DataArray Submodule#

The curator.da submodule provides pipeline components for working with xarray.DataArray objects — the standard data structure for labelled multi-dimensional arrays in the scientific Python ecosystem.

Installation#

# Install with the da dependency group
uv sync --group da

Required packages: xarray, earth2studio, zarr>=3.0, gcsfs.

Components#

ERA5Source#

Fetches ERA5 reanalysis data from Google’s Analysis-Ready, Cloud-Optimized (ARCO) Zarr store via earth2studio.data.ARCO. Each pipeline index maps to a single timestamp.

from datetime import datetime
from physicsnemo_curator.domains.da.sources.era5 import ERA5Source

source = ERA5Source(
    times=[datetime(2020, 6, 1, 0), datetime(2020, 6, 1, 6)],
    variables=["t2m", "u10m", "v10m"],
    cache=True,  # cache downloaded chunks locally
)
print(f"{len(source)} timestamps")  # 2

Each source[i] yields a single xarray.DataArray with dimensions (time, variable, lat, lon)time is length 1 (the requested timestamp), variable spans the requested fields, and the spatial grid is ERA5’s native 0.25° resolution (721 lat × 1440 lon).

Variable naming follows the earth2studio lexicon:

Category

Examples

Surface

t2m, u10m, v10m, sp, msl, sst, tp

Pressure-level

t500, z500, u850, q925 (37 levels)

Time range: 1940-01-01 through ~2023-11-11, hourly resolution.

MomentsFilter#

Computes running statistical moments (mean, variance, skewness, min, max) along specified dimensions using Welford’s online algorithm. The DataArray is yielded unchanged (pass-through).

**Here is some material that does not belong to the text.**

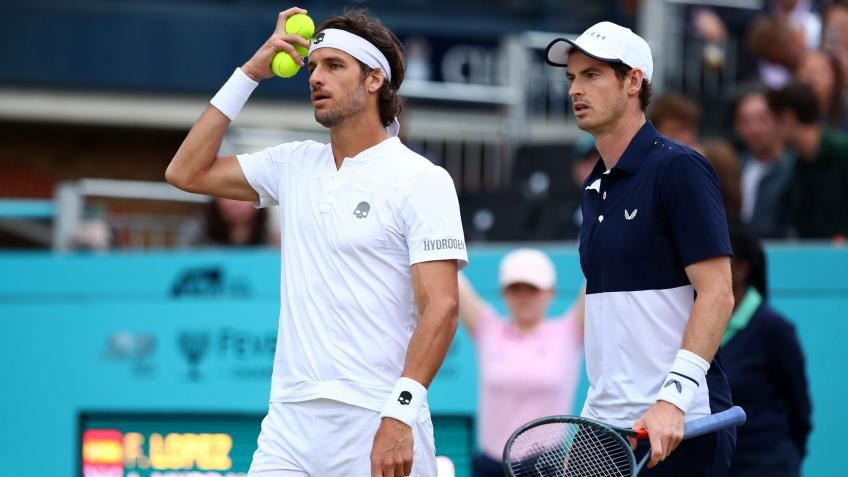 Andy Murray and Feliciano Lopez to play No. 2 seeds in Montreal opener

from physicsnemo_curator.domains.da.filters.moments import MomentsFilter

filt = MomentsFilter(
    output="stats.zarr",
    dims=("time",),  # reduce over time → per-spatial-point statistics
)

Call flush() after processing to write accumulated statistics to the output Zarr store. Each variable gets its own group with arrays: mean, variance, skewness, min, max, plus a count attribute.

ZarrSink#

Writes incoming DataArrays to a Zarr v3 store. Each variable is written to its own Zarr group (e.g. output.zarr/t2m/) with dimensions (time, lat, lon). Subsequent calls append along the time dimension.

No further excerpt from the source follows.